━━━ DATA FOR THE TASK

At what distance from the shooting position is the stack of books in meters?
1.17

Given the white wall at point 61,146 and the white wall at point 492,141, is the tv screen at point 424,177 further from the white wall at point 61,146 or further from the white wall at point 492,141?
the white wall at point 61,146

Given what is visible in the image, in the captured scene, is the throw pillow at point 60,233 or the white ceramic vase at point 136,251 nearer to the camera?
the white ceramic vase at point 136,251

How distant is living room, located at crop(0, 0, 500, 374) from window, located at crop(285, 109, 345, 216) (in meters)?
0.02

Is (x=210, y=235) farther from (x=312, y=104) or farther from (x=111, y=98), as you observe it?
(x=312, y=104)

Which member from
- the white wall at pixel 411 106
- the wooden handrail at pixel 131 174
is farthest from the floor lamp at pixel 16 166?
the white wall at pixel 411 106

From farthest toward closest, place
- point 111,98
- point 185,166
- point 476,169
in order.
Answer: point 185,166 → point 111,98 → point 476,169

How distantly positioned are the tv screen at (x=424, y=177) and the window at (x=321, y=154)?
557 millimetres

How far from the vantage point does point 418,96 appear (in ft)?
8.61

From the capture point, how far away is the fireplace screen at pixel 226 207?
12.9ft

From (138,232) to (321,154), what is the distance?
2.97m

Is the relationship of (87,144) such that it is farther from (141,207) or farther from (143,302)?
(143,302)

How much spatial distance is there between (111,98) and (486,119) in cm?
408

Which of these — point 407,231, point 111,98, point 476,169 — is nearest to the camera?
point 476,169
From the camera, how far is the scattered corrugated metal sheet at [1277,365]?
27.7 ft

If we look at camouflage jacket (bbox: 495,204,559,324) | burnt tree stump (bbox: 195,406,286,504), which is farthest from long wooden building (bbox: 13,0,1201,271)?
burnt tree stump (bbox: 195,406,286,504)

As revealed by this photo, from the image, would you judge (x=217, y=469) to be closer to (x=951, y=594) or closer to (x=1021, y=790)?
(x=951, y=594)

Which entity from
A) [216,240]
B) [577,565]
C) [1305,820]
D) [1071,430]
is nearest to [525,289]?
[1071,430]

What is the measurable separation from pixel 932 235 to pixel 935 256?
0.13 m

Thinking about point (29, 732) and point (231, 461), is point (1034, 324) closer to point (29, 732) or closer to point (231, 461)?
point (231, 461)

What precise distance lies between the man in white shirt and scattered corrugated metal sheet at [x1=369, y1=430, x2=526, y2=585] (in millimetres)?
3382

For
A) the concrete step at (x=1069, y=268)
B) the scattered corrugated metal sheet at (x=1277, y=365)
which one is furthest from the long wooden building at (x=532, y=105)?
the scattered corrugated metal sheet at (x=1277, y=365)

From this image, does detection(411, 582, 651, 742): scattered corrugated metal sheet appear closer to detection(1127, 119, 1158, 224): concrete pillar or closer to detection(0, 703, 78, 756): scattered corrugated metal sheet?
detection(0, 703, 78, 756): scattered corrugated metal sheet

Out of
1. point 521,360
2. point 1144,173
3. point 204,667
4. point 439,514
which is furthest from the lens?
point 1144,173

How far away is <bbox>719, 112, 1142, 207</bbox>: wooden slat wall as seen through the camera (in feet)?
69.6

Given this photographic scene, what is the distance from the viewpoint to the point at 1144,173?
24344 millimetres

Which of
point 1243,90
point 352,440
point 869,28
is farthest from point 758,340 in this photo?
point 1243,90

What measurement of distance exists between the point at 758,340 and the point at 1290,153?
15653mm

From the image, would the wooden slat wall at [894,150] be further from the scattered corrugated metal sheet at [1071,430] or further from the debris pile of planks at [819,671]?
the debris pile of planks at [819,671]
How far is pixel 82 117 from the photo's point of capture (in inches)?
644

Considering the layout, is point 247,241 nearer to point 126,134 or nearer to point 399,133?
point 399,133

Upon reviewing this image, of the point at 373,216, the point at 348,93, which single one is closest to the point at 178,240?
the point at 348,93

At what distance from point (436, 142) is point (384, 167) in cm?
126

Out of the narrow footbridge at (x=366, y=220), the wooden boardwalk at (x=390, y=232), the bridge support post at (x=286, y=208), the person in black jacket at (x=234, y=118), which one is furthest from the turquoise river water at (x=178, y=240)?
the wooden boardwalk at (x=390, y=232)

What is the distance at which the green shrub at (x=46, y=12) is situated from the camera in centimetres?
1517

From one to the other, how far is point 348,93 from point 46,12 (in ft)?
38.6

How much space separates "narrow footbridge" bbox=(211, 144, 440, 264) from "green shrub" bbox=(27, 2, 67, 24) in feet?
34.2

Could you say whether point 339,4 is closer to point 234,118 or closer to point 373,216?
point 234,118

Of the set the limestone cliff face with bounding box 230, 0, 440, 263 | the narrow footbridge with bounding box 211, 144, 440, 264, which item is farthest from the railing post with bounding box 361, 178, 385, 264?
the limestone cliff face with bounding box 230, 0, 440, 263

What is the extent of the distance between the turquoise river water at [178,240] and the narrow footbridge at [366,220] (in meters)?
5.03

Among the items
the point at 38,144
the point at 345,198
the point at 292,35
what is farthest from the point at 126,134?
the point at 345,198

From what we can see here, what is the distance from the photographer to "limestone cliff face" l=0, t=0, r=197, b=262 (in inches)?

━━━━━━

Please print all of the entries above again, word for word.

## [CORRECT ANSWER]
At what distance from the shooting position is the stack of books in meters?
1.17

Given the white wall at point 61,146 and the white wall at point 492,141, is the tv screen at point 424,177 further from the white wall at point 61,146 or further from the white wall at point 492,141?
the white wall at point 61,146

Given what is visible in the image, in the captured scene, is the throw pillow at point 60,233 or the white ceramic vase at point 136,251 nearer to the camera?
the white ceramic vase at point 136,251

How distant is living room, located at crop(0, 0, 500, 374) from window, located at crop(285, 109, 345, 216) (in meters)?
0.02

Is (x=210, y=235) farther from (x=312, y=104) or farther from (x=111, y=98), as you observe it?
(x=312, y=104)

Which member from
- the white wall at pixel 411 106
- the wooden handrail at pixel 131 174
is farthest from the floor lamp at pixel 16 166?
the white wall at pixel 411 106

From farthest toward closest, place
- point 111,98
- point 185,166
- point 476,169
in order.
Answer: point 185,166 → point 111,98 → point 476,169

How distantly positioned are the tv screen at (x=424, y=177) and the window at (x=321, y=154)?
557 millimetres

How far from the vantage point does point 418,96 appear (in ft)?
8.61

From the capture point, how far away is the fireplace screen at pixel 226 207?
12.9ft

From (138,232) to (321,154), what is the distance?
2.97m

Is the relationship of (87,144) such that it is farther from (141,207) or farther from (143,302)?
(143,302)

How much spatial distance is there between (111,98) and (486,119) in cm?
408

Which of these — point 407,231, point 111,98, point 476,169 — is nearest to the camera?
point 476,169
From the camera, how far is the scattered corrugated metal sheet at [1277,365]?
27.7 ft

If we look at camouflage jacket (bbox: 495,204,559,324) | burnt tree stump (bbox: 195,406,286,504), which is farthest from long wooden building (bbox: 13,0,1201,271)?
burnt tree stump (bbox: 195,406,286,504)

As revealed by this photo, from the image, would you judge (x=217, y=469) to be closer to (x=951, y=594) or closer to (x=1021, y=790)?
(x=951, y=594)

Which entity from
A) [216,240]
B) [577,565]
C) [1305,820]
D) [1071,430]
is nearest to [525,289]?
[1071,430]

What is the measurable separation from pixel 932 235 to pixel 935 256?
0.13 m

Thinking about point (29, 732) and point (231, 461), is point (1034, 324) closer to point (29, 732) or closer to point (231, 461)?
point (231, 461)

What precise distance lies between the man in white shirt and scattered corrugated metal sheet at [x1=369, y1=430, x2=526, y2=585] (in millimetres)?
3382

For
A) the concrete step at (x=1069, y=268)
B) the scattered corrugated metal sheet at (x=1277, y=365)
which one is furthest from the long wooden building at (x=532, y=105)?
the scattered corrugated metal sheet at (x=1277, y=365)

From this image, does detection(411, 582, 651, 742): scattered corrugated metal sheet appear closer to detection(1127, 119, 1158, 224): concrete pillar or closer to detection(0, 703, 78, 756): scattered corrugated metal sheet?
detection(0, 703, 78, 756): scattered corrugated metal sheet

Out of
1. point 521,360
2. point 1144,173
3. point 204,667
4. point 439,514
which is furthest from the lens?
point 1144,173

How far away is <bbox>719, 112, 1142, 207</bbox>: wooden slat wall as seen through the camera (in feet)?
69.6

Given this photographic scene, what is the distance from the viewpoint to the point at 1144,173?
24344 millimetres

Which of
point 1243,90
point 352,440
point 869,28
is farthest from point 758,340 in this photo?
point 1243,90

What measurement of distance exists between the point at 758,340 and the point at 1290,153?
15653mm

From the image, would the wooden slat wall at [894,150] be further from the scattered corrugated metal sheet at [1071,430] or further from the debris pile of planks at [819,671]?
the debris pile of planks at [819,671]
How far is pixel 82 117 from the photo's point of capture (in inches)?
644

Considering the layout, is point 247,241 nearer to point 126,134 or nearer to point 399,133?
point 399,133

Upon reviewing this image, of the point at 373,216, the point at 348,93, which single one is closest to the point at 178,240?
the point at 348,93

At what distance from point (436, 142) is point (384, 167) in cm?
126

Out of the narrow footbridge at (x=366, y=220), the wooden boardwalk at (x=390, y=232), the bridge support post at (x=286, y=208), the person in black jacket at (x=234, y=118), which one is furthest from the turquoise river water at (x=178, y=240)?
the wooden boardwalk at (x=390, y=232)

What is the distance at which the green shrub at (x=46, y=12) is situated from the camera in centimetres?
1517

From one to the other, how far is point 348,93 from point 46,12 (in ft)?
38.6

How much space separates "narrow footbridge" bbox=(211, 144, 440, 264) from "green shrub" bbox=(27, 2, 67, 24) in feet?
34.2

Could you say whether point 339,4 is closer to point 234,118 or closer to point 373,216?
point 234,118

Of the set the limestone cliff face with bounding box 230, 0, 440, 263 | the narrow footbridge with bounding box 211, 144, 440, 264, which item is farthest from the railing post with bounding box 361, 178, 385, 264?
the limestone cliff face with bounding box 230, 0, 440, 263

What is the extent of the distance between the turquoise river water at [178,240] and the narrow footbridge at [366,220] (in meters)?
5.03

Among the items
the point at 38,144
the point at 345,198
the point at 292,35
what is farthest from the point at 126,134?
the point at 345,198

From what we can see here, what is the distance from the photographer to "limestone cliff face" l=0, t=0, r=197, b=262 (in inches)?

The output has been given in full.